* Begin Listed entries *
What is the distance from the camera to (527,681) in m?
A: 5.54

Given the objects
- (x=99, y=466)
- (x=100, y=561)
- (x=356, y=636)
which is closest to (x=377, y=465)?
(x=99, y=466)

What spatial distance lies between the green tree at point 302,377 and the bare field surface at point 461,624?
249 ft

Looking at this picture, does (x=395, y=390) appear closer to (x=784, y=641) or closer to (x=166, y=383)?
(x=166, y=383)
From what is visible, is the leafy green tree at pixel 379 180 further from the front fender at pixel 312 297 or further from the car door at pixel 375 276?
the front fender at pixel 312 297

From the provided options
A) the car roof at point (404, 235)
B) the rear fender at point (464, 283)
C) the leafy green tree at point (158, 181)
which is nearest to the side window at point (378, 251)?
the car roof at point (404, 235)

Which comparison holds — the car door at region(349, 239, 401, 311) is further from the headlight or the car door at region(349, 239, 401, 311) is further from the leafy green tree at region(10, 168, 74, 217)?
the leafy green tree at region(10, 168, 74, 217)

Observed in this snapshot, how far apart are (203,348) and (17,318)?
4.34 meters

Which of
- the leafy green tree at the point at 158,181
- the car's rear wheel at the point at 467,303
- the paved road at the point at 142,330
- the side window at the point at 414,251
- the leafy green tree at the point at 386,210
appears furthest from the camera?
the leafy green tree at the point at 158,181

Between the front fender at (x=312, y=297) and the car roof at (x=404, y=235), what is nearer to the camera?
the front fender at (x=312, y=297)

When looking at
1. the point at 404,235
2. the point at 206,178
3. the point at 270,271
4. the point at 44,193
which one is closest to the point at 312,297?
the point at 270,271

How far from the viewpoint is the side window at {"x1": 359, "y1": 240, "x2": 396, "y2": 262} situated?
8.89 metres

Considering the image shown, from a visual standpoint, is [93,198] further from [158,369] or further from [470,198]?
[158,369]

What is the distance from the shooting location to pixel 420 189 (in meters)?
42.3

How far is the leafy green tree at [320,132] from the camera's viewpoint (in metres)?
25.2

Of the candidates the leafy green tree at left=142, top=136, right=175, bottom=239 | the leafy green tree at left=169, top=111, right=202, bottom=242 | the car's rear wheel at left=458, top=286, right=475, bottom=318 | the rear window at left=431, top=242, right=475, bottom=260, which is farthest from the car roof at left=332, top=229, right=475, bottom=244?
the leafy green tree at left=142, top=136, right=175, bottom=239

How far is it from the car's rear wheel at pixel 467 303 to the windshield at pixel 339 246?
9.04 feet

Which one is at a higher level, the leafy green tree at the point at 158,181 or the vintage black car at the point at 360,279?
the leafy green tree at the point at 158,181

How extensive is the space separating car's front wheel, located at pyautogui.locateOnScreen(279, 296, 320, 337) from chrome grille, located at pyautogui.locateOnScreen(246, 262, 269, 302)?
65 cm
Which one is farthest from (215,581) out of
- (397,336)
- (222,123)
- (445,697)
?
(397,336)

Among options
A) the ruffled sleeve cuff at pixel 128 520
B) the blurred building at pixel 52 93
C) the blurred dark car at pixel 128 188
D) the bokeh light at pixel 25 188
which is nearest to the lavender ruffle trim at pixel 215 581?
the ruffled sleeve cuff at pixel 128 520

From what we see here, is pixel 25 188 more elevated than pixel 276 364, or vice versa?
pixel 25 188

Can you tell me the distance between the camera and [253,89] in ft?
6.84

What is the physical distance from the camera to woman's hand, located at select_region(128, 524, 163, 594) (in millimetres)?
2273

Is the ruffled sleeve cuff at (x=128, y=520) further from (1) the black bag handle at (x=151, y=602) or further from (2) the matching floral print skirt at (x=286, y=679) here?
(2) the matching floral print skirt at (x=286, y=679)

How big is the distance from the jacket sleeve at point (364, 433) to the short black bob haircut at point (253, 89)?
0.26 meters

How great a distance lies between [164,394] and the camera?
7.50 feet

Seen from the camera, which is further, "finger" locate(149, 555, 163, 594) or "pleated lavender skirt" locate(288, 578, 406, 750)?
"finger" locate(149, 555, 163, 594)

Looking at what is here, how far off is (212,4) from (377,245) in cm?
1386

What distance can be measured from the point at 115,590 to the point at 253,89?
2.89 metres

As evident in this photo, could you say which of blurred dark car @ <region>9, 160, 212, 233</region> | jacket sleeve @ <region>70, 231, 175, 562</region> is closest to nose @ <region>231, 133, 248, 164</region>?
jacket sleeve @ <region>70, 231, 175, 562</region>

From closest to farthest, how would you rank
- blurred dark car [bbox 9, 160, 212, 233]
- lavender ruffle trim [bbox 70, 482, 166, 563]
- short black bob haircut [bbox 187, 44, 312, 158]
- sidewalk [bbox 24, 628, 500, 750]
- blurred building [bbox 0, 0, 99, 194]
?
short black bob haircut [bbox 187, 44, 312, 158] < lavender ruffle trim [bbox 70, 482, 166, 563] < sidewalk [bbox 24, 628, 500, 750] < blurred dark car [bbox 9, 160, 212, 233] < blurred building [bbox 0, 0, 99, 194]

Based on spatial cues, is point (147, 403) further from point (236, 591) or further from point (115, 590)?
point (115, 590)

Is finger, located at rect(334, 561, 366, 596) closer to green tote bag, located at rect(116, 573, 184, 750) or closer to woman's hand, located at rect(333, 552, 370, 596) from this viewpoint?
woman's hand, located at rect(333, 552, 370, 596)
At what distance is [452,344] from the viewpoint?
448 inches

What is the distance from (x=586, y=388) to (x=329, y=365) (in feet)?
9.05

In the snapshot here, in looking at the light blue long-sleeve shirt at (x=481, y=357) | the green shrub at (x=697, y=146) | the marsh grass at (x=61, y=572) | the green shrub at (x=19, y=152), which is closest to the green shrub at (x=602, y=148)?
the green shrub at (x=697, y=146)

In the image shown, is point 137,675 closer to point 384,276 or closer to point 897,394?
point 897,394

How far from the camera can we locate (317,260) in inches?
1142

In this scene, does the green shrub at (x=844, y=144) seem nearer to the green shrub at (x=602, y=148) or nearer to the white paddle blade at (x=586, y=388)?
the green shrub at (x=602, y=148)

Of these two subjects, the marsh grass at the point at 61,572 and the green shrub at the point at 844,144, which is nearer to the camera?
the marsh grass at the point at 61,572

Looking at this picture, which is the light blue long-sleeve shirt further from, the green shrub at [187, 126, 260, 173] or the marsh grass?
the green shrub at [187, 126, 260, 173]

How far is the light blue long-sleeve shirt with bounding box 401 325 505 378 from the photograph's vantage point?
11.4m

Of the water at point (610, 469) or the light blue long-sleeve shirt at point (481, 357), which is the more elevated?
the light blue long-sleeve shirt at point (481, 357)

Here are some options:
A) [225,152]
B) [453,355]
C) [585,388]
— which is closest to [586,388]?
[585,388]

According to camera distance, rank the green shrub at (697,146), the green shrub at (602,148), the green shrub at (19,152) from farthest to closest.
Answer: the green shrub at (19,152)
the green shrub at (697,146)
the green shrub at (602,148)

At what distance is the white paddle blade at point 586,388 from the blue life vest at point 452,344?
* End Listed entries *
Copy out all of the lines above verbatim.

What is the distance from the camera to (527,681) in m?
A: 5.54

Given the objects
- (x=99, y=466)
- (x=100, y=561)
- (x=356, y=636)
which is closest to (x=377, y=465)?
(x=99, y=466)

What spatial distance lies between the green tree at point 302,377 and the bare field surface at point 461,624?
249 ft

Looking at this picture, does (x=395, y=390) appear closer to (x=784, y=641) or closer to (x=166, y=383)?
(x=166, y=383)
From what is visible, is the leafy green tree at pixel 379 180 further from the front fender at pixel 312 297 or further from the car door at pixel 375 276?
the front fender at pixel 312 297

From the provided options
A) the car roof at point (404, 235)
B) the rear fender at point (464, 283)
C) the leafy green tree at point (158, 181)
which is nearest to the side window at point (378, 251)?
the car roof at point (404, 235)

Which comparison holds — the car door at region(349, 239, 401, 311) is further from the headlight or the car door at region(349, 239, 401, 311) is further from the leafy green tree at region(10, 168, 74, 217)?
the leafy green tree at region(10, 168, 74, 217)

Observed in this snapshot, how far apart are (203,348) and (17,318)?
4.34 meters

Which of
- the leafy green tree at the point at 158,181
- the car's rear wheel at the point at 467,303
- the paved road at the point at 142,330
- the side window at the point at 414,251
- the leafy green tree at the point at 386,210
appears furthest from the camera?
the leafy green tree at the point at 158,181

Between the front fender at (x=312, y=297) and the car roof at (x=404, y=235), what is nearer to the camera?
the front fender at (x=312, y=297)

When looking at
1. the point at 404,235
2. the point at 206,178
3. the point at 270,271
4. the point at 44,193
which one is closest to the point at 312,297?
the point at 270,271

How far from the viewpoint is the side window at {"x1": 359, "y1": 240, "x2": 396, "y2": 262} situated?
8.89 metres

Considering the image shown, from a visual standpoint, is [93,198] further from [158,369] or further from [470,198]?
[158,369]

What is the distance from the shooting location to pixel 420 189 (in meters)?
42.3

How far is the leafy green tree at [320,132] from the camera's viewpoint (in metres)?
25.2

Of the candidates the leafy green tree at left=142, top=136, right=175, bottom=239 | the leafy green tree at left=169, top=111, right=202, bottom=242 | the car's rear wheel at left=458, top=286, right=475, bottom=318 | the rear window at left=431, top=242, right=475, bottom=260, which is farthest from the car roof at left=332, top=229, right=475, bottom=244?
the leafy green tree at left=142, top=136, right=175, bottom=239

How far is it from the car's rear wheel at pixel 467 303 to the windshield at pixel 339 246?
9.04 feet

Which one is at a higher level, the leafy green tree at the point at 158,181 or the vintage black car at the point at 360,279?
the leafy green tree at the point at 158,181

How extensive is the space separating car's front wheel, located at pyautogui.locateOnScreen(279, 296, 320, 337) from chrome grille, located at pyautogui.locateOnScreen(246, 262, 269, 302)?
65 cm
Which one is farthest from (215,581) out of
- (397,336)
- (222,123)
- (445,697)
?
(397,336)

Among options
A) the ruffled sleeve cuff at pixel 128 520
B) the blurred building at pixel 52 93
C) the blurred dark car at pixel 128 188
D) the bokeh light at pixel 25 188
which is nearest to the lavender ruffle trim at pixel 215 581?
the ruffled sleeve cuff at pixel 128 520

From what we see here, is pixel 25 188 more elevated than pixel 276 364, or vice versa?
pixel 25 188

Can you tell me the distance between the camera and [253,89] in ft?
6.84

What is the physical distance from the camera to woman's hand, located at select_region(128, 524, 163, 594) (in millimetres)?
2273

Is the ruffled sleeve cuff at (x=128, y=520) further from (1) the black bag handle at (x=151, y=602) or further from (2) the matching floral print skirt at (x=286, y=679) here?
(2) the matching floral print skirt at (x=286, y=679)

How big is the distance from the jacket sleeve at point (364, 433) to the short black bob haircut at point (253, 89)?
0.26 meters

How great a distance lies between [164,394] and the camera?
7.50 feet

Seen from the camera, which is further, "finger" locate(149, 555, 163, 594) or "pleated lavender skirt" locate(288, 578, 406, 750)?
"finger" locate(149, 555, 163, 594)

Looking at what is here, how far off is (212,4) from (377,245) in cm?
1386

What distance can be measured from the point at 115,590 to the point at 253,89?
2.89 metres

As evident in this photo, could you say which of blurred dark car @ <region>9, 160, 212, 233</region> | jacket sleeve @ <region>70, 231, 175, 562</region> is closest to nose @ <region>231, 133, 248, 164</region>?
jacket sleeve @ <region>70, 231, 175, 562</region>

From closest to farthest, how would you rank
- blurred dark car [bbox 9, 160, 212, 233]
- lavender ruffle trim [bbox 70, 482, 166, 563]
- short black bob haircut [bbox 187, 44, 312, 158]
- sidewalk [bbox 24, 628, 500, 750]
- blurred building [bbox 0, 0, 99, 194]
?
short black bob haircut [bbox 187, 44, 312, 158] < lavender ruffle trim [bbox 70, 482, 166, 563] < sidewalk [bbox 24, 628, 500, 750] < blurred dark car [bbox 9, 160, 212, 233] < blurred building [bbox 0, 0, 99, 194]

Based on spatial cues, is point (147, 403) further from point (236, 591) or further from point (115, 590)?
point (115, 590)

Is finger, located at rect(334, 561, 366, 596) closer to green tote bag, located at rect(116, 573, 184, 750) or closer to woman's hand, located at rect(333, 552, 370, 596) from this viewpoint?
woman's hand, located at rect(333, 552, 370, 596)
At what distance is [452,344] from the viewpoint?
448 inches

What is the distance from (x=586, y=388) to (x=329, y=365) (in feet)?
9.05

In the snapshot here, in looking at the light blue long-sleeve shirt at (x=481, y=357) | the green shrub at (x=697, y=146) | the marsh grass at (x=61, y=572) | the green shrub at (x=19, y=152), which is closest to the green shrub at (x=602, y=148)?
the green shrub at (x=697, y=146)

In the image shown, is point 137,675 closer to point 384,276 or closer to point 897,394?
point 897,394

How far from the camera can we locate (317,260) in inches?
1142

In this scene, does the green shrub at (x=844, y=144) seem nearer to the green shrub at (x=602, y=148) or nearer to the white paddle blade at (x=586, y=388)?
the green shrub at (x=602, y=148)

Of these two subjects, the marsh grass at the point at 61,572 and the green shrub at the point at 844,144, which is nearer to the camera?
the marsh grass at the point at 61,572

Looking at this picture, which is the light blue long-sleeve shirt further from, the green shrub at [187, 126, 260, 173] or the marsh grass?
the green shrub at [187, 126, 260, 173]

How far is the light blue long-sleeve shirt with bounding box 401 325 505 378 from the photograph's vantage point?
11.4m

Of the water at point (610, 469) or the light blue long-sleeve shirt at point (481, 357), which is the more elevated?
the light blue long-sleeve shirt at point (481, 357)

Here are some options:
A) [225,152]
B) [453,355]
C) [585,388]
— which is closest to [586,388]?
[585,388]

According to camera distance, rank the green shrub at (697,146), the green shrub at (602,148), the green shrub at (19,152) from farthest to closest.
Answer: the green shrub at (19,152)
the green shrub at (697,146)
the green shrub at (602,148)

At what distance is the white paddle blade at point 586,388 from the blue life vest at point 452,344?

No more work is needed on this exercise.